Regiões já consagradas se mobilizam para avaliar mudanças e contornar efeitos destrutivos da mudança climática
Após uma semana de espantosas temperaturas até para o verão, embora ainda seja primavera no Sudeste brasileiro, o tema do aquecimento global rouba a cena e nos faz refletir sobre o que acontece e o que ainda podemos fazer para evitar que essas ocorrências se generalizem.
Se a preocupação perpassa o cotidiano daqueles cujos impactos se resumem a sentir mais calor e lidar com suas sensações, há segmentos que são atingidos de forma mais radical. A agricultura é um deles e, tendo em vista que os resultados podem mudar o perfil dos produtos e muitas vezes gerar perdas expressivas, faz-se necessário análises mais complexas e ações mais contundentes para remediar e prevenir problemas.
A viticultura sente o impacto dessas mudanças, que pode ser especialmente catastrófico para regiões que pareciam ter alcançado um patamar de qualidade mais sólido. Estudos multidisciplinares têm sido cada vez mais desenvolvidos para tentar responder às questões que se impõem no segmento e ajudar quem trabalha na indústria do vinho a preparar-se para o clima de amanhã.Já se percebe uma antecipação generalizada nos cursos da brotação, floração e maturação dos vinhedos. As datas de colheita no contexto europeu avançaram em, no mínimo, 15 dias já há alguns anos. As uvas amadurecem mais rapidamente e muitas vezes não há como se evitar uma graduação alcoólica muito alta, no limite do aceitável, até em regiões de clima mais temperado, com vocação para vinhos mais frescos. O amadurecimento precoce muitas vezes provoca um desequilíbrio na relação entre açúcar e acidez e pode mudar perfis aromáticos e polifenólicos dos vinhos.
Foi o caso que relatei recentemente em relação a produtores do Alto Adige, extremo norte da Itália, com clima mais fresco, onde alguns vinhateiros mudaram a Pinot Noir (uva de maturação precoce) para áreas mais altas, pois o adiantamento de seu amadurecimento pode gerar vinhos alcoólicos, que traem o perfil mais fresco que a consagrou. O amadurecimento rápido também pode prejudicar a maturação fenólica ideal, lenta e progressiva.
Em função disso, a adaptação de novas uvas vem sendo testada em algumas Denominações de Origem, visando uma possível alteração de seus regulamentos de uso.
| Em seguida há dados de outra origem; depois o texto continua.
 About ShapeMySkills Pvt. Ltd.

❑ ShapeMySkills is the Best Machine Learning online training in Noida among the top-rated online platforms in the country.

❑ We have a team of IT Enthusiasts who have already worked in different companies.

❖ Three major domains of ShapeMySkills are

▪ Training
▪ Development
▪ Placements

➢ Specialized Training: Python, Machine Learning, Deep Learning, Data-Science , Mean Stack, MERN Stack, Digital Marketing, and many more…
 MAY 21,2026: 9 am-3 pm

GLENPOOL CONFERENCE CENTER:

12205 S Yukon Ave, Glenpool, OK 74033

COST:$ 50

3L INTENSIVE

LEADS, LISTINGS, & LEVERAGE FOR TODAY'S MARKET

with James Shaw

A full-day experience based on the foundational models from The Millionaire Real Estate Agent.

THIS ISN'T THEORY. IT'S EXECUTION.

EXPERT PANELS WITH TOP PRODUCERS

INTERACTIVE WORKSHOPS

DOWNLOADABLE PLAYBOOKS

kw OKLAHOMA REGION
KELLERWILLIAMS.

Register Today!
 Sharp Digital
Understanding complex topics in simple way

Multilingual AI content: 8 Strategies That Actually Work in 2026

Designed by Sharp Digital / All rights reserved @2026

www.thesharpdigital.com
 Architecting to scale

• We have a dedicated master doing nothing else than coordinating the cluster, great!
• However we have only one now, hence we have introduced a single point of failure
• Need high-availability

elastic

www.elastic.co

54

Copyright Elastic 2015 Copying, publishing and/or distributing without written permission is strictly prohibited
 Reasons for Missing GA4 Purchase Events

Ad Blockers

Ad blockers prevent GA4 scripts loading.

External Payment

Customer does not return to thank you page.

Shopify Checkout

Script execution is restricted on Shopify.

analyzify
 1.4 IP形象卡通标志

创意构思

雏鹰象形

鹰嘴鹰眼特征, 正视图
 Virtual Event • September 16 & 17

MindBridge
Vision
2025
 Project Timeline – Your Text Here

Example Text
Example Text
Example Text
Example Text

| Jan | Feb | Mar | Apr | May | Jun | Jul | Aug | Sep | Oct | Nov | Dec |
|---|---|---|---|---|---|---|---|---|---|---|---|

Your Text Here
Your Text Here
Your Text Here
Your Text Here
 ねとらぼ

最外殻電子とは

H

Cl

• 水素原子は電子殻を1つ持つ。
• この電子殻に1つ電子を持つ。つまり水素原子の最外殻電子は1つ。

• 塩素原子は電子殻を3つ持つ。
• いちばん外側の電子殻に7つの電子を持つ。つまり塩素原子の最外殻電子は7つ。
Em Bordeaux, desde 2021, seis cepas foram autorizadas a serem incorporadas experimentalmente por sua produção vitivinícola, dentre elas, as portuguesas Touriga Nacional e Alvarinho. Ou seja, uvas de regiões mais quentes do que o clima regular de Bordeaux, que já não é mais o mesmo.
Além do tempo de maturação médio intensificado, outro problema enfrentado é o aumento de eventos extremos, como calor excessivo e tóxico, secas, chuvas torrenciais, granizo e geada. Um transtorno que tem acontecido é quando uma temperatura mais alta do que o habitual ocorre no final do inverno e antecipa a brotação das uvas, mas é seguida de queda brusca de temperatura e geada, queimando os brotos prematuros e abortando o processo vegetativo.
Picos de calor extremo podem aumentar a produtividade das vinhas e ter impacto negativo na qualidade dos vinhos. Já a ausência de chuva tem levado à autorização da irrigação, antes terminantemente proibida em algumas regiões. A uva vinífera tem boa resistência ao stress hídrico, que pode funcionar a favor de sua qualidade, mas falta de água absoluta também prejudica o seu desenvolvimento. Cheguei a relatar nesta coluna o caso de vinhedos de Chenin Blanc no Vale do Loire que estavam estagnados em 2022, pela combinação de falta de chuva e proibição de irrigação.
A mudança é fato, mas há regiões que vêm sendo agraciadas pelo clima mais seco e quente nos vinhedos, justamente onde o problema era excesso de umidade e frio. Atualmente, estima-se que o aumento médio da temperatura está em torno de 1ºC, e algumas análises avaliam que isso poderia provocar um deslocamento dos vinhedos de 1000 km em relação aos atuais limites territoriais e uma mudança bem significativa na constituição dos terroirs.